## PROBLEM DETAILS
Reproduce verbatim every line of the records from the one containing "Based on the" through the end of the records, including both ends.
..........
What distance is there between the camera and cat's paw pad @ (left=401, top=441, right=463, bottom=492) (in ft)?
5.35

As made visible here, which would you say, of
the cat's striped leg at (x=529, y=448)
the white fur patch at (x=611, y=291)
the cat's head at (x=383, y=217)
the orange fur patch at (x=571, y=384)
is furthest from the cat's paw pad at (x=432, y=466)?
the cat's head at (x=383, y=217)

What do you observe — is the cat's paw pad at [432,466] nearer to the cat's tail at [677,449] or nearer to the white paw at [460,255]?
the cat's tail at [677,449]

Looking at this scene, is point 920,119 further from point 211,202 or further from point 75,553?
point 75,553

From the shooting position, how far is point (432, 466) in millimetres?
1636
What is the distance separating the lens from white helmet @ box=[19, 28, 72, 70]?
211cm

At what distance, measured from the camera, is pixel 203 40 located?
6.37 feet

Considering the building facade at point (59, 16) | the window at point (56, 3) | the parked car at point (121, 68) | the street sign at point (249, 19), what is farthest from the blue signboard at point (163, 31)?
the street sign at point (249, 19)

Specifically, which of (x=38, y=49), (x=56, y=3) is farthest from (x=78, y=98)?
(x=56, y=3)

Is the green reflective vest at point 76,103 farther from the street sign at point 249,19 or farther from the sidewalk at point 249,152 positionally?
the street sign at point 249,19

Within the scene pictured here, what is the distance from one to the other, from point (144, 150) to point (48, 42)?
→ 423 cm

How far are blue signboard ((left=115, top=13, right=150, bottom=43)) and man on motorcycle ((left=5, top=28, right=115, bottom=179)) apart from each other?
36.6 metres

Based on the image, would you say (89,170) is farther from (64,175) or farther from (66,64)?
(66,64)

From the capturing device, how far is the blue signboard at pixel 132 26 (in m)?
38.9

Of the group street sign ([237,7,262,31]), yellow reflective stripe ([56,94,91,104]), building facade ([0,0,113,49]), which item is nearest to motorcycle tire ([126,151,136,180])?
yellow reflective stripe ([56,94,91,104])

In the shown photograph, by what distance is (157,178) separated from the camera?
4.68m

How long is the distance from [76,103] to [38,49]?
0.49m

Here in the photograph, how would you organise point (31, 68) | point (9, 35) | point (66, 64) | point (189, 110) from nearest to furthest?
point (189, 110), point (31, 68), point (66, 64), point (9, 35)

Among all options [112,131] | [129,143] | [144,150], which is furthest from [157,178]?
..........
## SOLUTION
Based on the image, would you say (89,170) is farther from (64,175) or farther from (66,64)?
(66,64)

From the capturing device, how far is the blue signboard at pixel 132 26 (in m)?
38.9

Of the group street sign ([237,7,262,31]), yellow reflective stripe ([56,94,91,104]), building facade ([0,0,113,49]), which item is nearest to motorcycle tire ([126,151,136,180])?
yellow reflective stripe ([56,94,91,104])

In the shown photograph, by what distance is (157,178) separated from the camera?
4.68m

How long is the distance from [76,103] to [38,49]?
0.49m

Here in the photograph, how would you organise point (31, 68) | point (9, 35) | point (66, 64) | point (189, 110) from nearest to furthest?
point (189, 110), point (31, 68), point (66, 64), point (9, 35)

Among all options [112,131] | [129,143] | [144,150], which is furthest from [157,178]?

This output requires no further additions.